Customers at the planned downtown Evanston Target store will have exclusive access to some of the best parking spaces in the Sherman Plaza garage under a lease scheduled to be approve by aldermen tonight.
The lease calls for reserving 26 spaces on the east side of the third level of the 12-story garage — the spaces closest to the elevators providing direct access to the store — for Target customers.
The spaces would be marked with a one-hour time limit, and customers who observed that limit could, under the current garage parking fee schedule, park in the garage for free.
The city plans to make the spaces available at no charge to Target, but customers who spent longer than an hour in the garage would have to pay regular garage fees and would at least potentially be subject to the risk of getting a ticket.
With Target scheduled to be open from 7 a.m. to 11 p.m., the city could hypothetically lose as much as $151,840 in annual revenue — compared to having the 26 spaces filled by customers paying the $2 rate for two hours of parking.
But since the garage is hardly ever full, officials anticipate any revenue impact will actually be quite modest.
City Manager Wally Bobkiewicz says, “Trips to Target will not exceed one hour in most cases regardless” of how long the parking time limit is.
“We want there to be easy in and easy out to support use of the store for those driving,” Bobkiewicz said, adding, “We plan to carefully monitor the spaces and have ability to reduce number dedicated for Target if not all are being used.”
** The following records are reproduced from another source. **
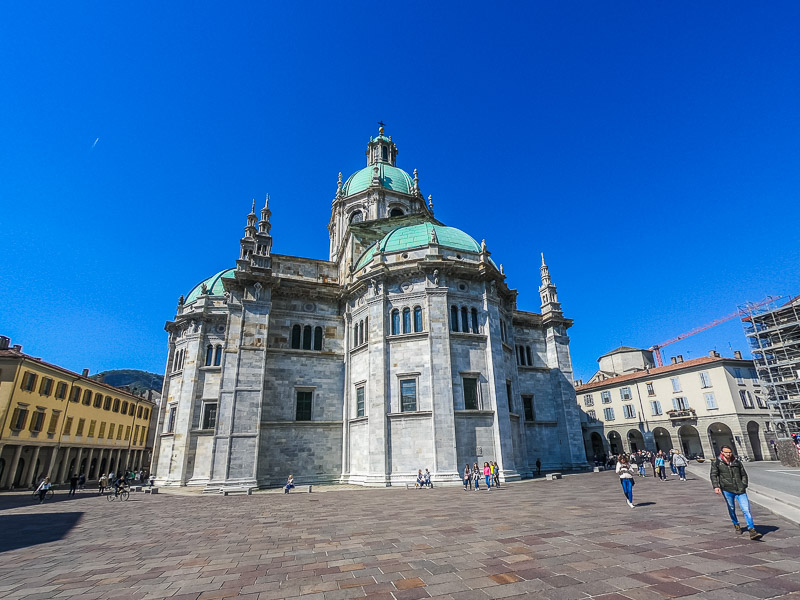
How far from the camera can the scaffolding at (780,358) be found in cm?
3719

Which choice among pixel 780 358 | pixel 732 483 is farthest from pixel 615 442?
Result: pixel 732 483

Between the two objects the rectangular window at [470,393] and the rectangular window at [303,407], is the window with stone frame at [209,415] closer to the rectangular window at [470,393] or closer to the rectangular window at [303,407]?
the rectangular window at [303,407]

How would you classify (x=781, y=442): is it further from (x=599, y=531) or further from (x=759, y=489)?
(x=599, y=531)

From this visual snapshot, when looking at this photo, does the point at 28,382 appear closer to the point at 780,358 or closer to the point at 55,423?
the point at 55,423

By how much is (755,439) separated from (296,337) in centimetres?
4923

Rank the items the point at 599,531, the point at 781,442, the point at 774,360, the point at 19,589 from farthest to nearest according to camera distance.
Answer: the point at 774,360, the point at 781,442, the point at 599,531, the point at 19,589

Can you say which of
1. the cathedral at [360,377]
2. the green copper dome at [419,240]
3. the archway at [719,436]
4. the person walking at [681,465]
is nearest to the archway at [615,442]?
the archway at [719,436]

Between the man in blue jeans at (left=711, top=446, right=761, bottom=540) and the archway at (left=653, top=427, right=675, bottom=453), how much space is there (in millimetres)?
46992

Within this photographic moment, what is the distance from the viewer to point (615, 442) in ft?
171

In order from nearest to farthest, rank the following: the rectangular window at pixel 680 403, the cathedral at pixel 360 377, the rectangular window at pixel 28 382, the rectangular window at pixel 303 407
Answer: the cathedral at pixel 360 377
the rectangular window at pixel 303 407
the rectangular window at pixel 28 382
the rectangular window at pixel 680 403

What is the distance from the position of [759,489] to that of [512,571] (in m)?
15.2

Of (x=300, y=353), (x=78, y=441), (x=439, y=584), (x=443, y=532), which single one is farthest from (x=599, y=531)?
(x=78, y=441)

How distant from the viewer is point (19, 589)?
21.1 feet

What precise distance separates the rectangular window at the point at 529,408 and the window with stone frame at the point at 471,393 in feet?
31.9
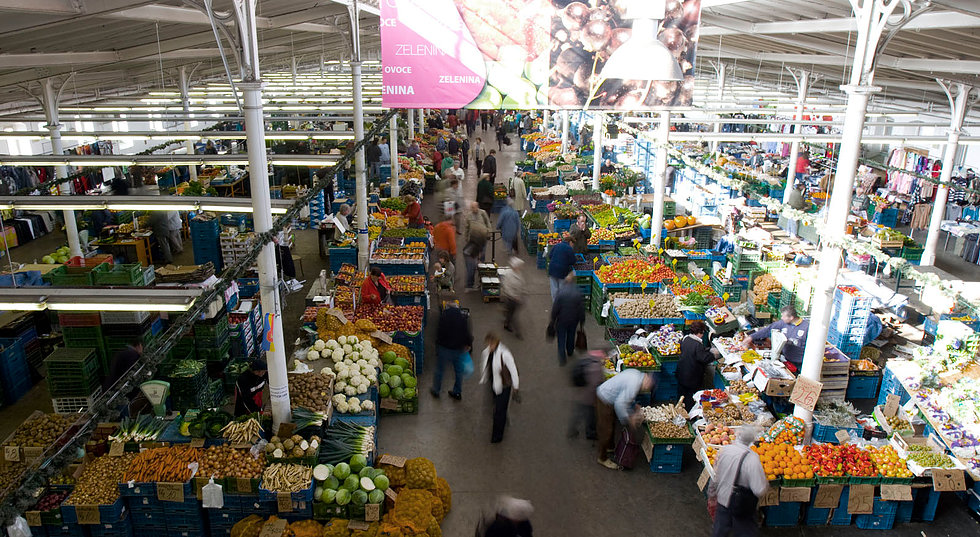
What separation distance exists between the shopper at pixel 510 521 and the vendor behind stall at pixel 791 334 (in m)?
4.86

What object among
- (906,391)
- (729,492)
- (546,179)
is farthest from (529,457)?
(546,179)

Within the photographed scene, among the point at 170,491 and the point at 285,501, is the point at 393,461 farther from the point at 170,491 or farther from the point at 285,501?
the point at 170,491

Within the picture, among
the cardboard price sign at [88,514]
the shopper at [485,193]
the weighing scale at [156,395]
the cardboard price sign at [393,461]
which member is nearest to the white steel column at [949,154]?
the shopper at [485,193]

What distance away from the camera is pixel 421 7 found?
7957 mm

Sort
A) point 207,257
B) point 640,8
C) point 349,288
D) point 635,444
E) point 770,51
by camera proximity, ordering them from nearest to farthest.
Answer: point 640,8 < point 635,444 < point 349,288 < point 207,257 < point 770,51

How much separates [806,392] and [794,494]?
1242 mm

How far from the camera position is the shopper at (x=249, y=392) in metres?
7.02

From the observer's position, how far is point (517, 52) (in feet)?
27.5

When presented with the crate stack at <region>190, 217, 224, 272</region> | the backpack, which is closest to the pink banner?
the backpack

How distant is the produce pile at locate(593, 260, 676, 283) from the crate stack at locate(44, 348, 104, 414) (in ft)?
24.1

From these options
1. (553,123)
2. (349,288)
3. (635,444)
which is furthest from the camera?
(553,123)

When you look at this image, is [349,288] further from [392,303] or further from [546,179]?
[546,179]

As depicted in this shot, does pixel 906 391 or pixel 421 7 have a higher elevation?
pixel 421 7

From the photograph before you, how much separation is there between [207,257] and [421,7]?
796 cm
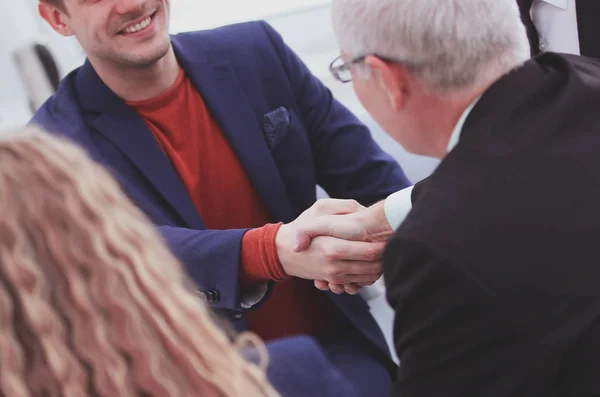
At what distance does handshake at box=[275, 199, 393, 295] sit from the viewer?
49.3 inches

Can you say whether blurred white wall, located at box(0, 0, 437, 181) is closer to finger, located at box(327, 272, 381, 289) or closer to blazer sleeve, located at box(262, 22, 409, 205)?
blazer sleeve, located at box(262, 22, 409, 205)

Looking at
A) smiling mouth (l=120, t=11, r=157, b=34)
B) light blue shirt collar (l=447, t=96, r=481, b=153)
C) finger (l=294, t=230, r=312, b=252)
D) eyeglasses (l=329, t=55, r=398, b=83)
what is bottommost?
finger (l=294, t=230, r=312, b=252)

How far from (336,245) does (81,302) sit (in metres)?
0.73

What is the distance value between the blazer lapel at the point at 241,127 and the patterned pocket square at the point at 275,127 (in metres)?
0.01

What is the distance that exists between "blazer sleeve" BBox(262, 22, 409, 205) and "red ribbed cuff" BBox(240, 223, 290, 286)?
0.94 ft

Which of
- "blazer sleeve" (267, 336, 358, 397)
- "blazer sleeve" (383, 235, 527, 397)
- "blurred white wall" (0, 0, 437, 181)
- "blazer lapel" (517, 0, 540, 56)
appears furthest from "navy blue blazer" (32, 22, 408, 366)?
"blurred white wall" (0, 0, 437, 181)

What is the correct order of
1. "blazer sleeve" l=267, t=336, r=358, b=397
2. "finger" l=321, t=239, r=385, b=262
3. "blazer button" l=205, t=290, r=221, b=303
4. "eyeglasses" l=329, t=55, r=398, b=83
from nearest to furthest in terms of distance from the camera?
"blazer sleeve" l=267, t=336, r=358, b=397 → "eyeglasses" l=329, t=55, r=398, b=83 → "finger" l=321, t=239, r=385, b=262 → "blazer button" l=205, t=290, r=221, b=303

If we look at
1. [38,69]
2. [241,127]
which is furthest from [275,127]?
[38,69]

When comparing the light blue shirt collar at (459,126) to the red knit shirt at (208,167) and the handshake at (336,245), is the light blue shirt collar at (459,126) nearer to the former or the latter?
the handshake at (336,245)

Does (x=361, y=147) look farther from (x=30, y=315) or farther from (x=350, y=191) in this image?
(x=30, y=315)

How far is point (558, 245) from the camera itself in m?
0.78

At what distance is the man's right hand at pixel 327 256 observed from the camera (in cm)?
125

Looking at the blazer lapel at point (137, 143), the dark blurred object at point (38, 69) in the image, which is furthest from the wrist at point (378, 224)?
the dark blurred object at point (38, 69)

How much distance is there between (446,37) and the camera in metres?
0.90
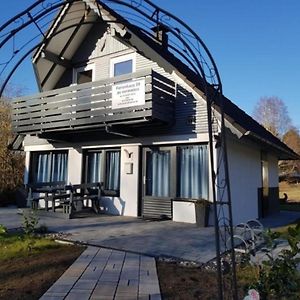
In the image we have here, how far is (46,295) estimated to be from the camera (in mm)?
4340

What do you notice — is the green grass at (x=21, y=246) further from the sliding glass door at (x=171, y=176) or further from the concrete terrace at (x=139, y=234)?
the sliding glass door at (x=171, y=176)

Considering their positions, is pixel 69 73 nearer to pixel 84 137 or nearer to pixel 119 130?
Answer: pixel 84 137

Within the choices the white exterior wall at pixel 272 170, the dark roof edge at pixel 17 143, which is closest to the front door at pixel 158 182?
the white exterior wall at pixel 272 170

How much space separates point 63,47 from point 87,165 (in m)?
4.99

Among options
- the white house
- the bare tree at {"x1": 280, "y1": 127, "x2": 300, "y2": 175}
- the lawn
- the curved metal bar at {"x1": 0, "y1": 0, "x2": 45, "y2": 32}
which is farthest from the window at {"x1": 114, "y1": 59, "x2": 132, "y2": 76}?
the bare tree at {"x1": 280, "y1": 127, "x2": 300, "y2": 175}

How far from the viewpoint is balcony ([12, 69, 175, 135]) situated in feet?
34.6

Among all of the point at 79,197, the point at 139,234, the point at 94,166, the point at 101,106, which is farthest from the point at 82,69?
the point at 139,234

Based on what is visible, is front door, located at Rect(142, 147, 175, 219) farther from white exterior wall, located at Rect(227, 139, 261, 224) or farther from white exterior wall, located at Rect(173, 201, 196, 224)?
white exterior wall, located at Rect(227, 139, 261, 224)

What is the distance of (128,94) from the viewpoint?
35.7 ft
Target to open in Sherman Plaza (5/18/17)
1st hour free?
“With Target scheduled to be open from 7 a.m. to 11 p.m., the city could hypothetically lose as much as $151,840 in annual revenue — compared to having the 26 spaces filled by customers paying the $2 rate for two hours of parking.” Bill you may want to double check, but this may be a nonstory here as your 1st hour is free in that parking lot right now. I’m not sure how they would loss revenue then, maybe you could explain?
If you park for 60 minutes or less you pay $0.
If you park for 61 to 120 minutes you’re charged $2.
That works out to a dollar an hour for the two-hour parkers. 26 spaces, times $1 an hour, times 16 hours a day that the store is open, times 365 days a year, is $151,840. That’s the maximum hypothetical revenue loss to the city.
Obviously the actual cost will be less than the hypothetical maximum. How much less, we don’t have sufficient data to determine with any certainty.
Bill, currently at this
Bill, currently at this moment, your first hour is free in that parking lot. So if I went today and parked for an hour or less, it would be free. So again, please explain?
By restricting prime spaces to non-paying one-hour parkers you potentially displace longer-term, paying parkers from the garage.
No I don’t understand. Maybe
No I don’t understand. Maybe you are missing the point that the city never has generated any revenue in that garage (in its history) for a car that has been parked there for an hour or less. You can’t lose what you never had.
Maybe you should be making the argument that the city should change its policy about one hour parking in city garages, because it’s missing potential revenue. That’s a whole different story and has nothing to do with Target.
Not a big deal – City isn’t going to enforce!
The lease says the city “will not manage or enforce the Parking Limit at the outset of this Lease” so feel free to park there.
since you’ve read the lease, you should also understand that the laissez faire conditions may not continue if Target concludes non-customers are pirating its spaces.
Again…another city pain-in-the-neck parking issue. I will shop on Howard st. for free….with plenty of spaces to choose from! The ongoing hassle to park in the downtown area isn’t worth the aggravation it causes.
Now that Target is moving in, are they going to do anything about the weed / BO smell that’s always in the elevators?
I use this garage daily, and
I use this garage daily, and it is already at capacity during peak hours. It can take 10 minutes to just leave the garage when others are trying to do so. Wonder how this will impact my daily life.
How is it not full?
I am an Evanston resident with a monthly parking pass for the garage for work. It’s perhaps “technically” not full in that there are a handful of spaces open, but between the condo residents and the monthly parkers, I have to reach nearly the top level every morning to find a space. And as noted, the backups to enter and leave the garage are growing, particularly with the new card readers they installed. I can’t imagine people parking for this Target – I thought it was for the Northwestern students and all the car-free condo owners who are supposed to value public transit?